GIVEN INSTRUCTION:
Rewrite the stretch of records from the line containing "Within the frame" through the end of the records, requests included, and shift every coordinate in the answers by -71.
"""
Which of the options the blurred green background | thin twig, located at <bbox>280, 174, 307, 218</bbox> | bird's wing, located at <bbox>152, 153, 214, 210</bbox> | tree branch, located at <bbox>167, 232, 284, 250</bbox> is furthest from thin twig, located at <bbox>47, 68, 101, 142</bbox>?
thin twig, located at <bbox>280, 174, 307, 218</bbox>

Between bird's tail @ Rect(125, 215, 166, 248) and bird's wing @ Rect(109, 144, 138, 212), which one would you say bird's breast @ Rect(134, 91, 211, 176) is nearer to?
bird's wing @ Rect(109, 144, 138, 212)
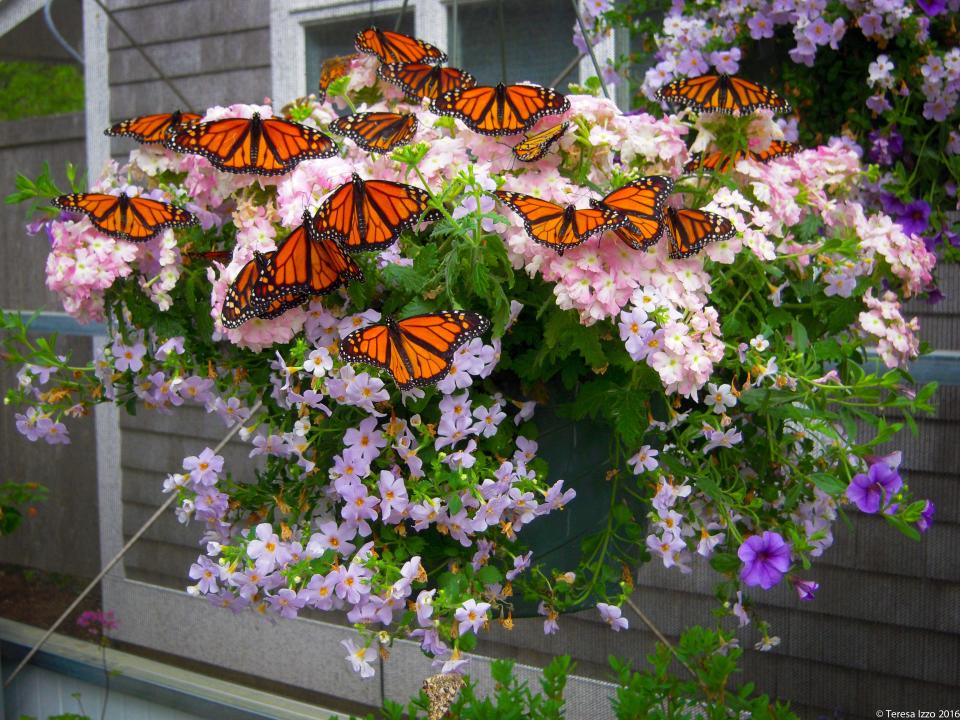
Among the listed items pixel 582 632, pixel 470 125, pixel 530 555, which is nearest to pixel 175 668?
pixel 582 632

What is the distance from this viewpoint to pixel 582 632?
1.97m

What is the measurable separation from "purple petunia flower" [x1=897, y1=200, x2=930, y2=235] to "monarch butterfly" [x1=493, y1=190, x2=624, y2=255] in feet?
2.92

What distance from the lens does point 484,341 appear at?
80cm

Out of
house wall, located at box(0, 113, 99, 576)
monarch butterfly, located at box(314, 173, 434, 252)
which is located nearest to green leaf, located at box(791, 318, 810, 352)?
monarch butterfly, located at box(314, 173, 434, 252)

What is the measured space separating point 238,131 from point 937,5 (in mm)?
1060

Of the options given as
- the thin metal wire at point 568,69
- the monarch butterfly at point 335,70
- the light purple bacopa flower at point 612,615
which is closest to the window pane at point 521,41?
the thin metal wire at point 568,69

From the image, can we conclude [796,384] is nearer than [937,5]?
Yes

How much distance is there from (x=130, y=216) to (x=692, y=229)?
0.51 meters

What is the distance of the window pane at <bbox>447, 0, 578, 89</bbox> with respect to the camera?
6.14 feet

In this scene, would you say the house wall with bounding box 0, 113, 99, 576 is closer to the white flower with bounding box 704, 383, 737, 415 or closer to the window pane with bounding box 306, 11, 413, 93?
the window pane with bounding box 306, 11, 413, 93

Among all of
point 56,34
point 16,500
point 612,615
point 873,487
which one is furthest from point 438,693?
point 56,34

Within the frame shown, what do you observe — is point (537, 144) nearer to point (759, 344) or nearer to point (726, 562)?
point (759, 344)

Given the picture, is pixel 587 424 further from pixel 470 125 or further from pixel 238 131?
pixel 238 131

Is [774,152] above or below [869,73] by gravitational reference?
"""
EXPECTED ANSWER:
Within the frame shown, what do you observe — is point (537, 144) nearer to point (759, 344) or nearer to point (726, 562)?
point (688, 273)

Given the picture, is pixel 587 424 further from pixel 470 125 or further from pixel 238 131?
pixel 167 60

Is [774,152] above or below [869,73] by gravitational reference?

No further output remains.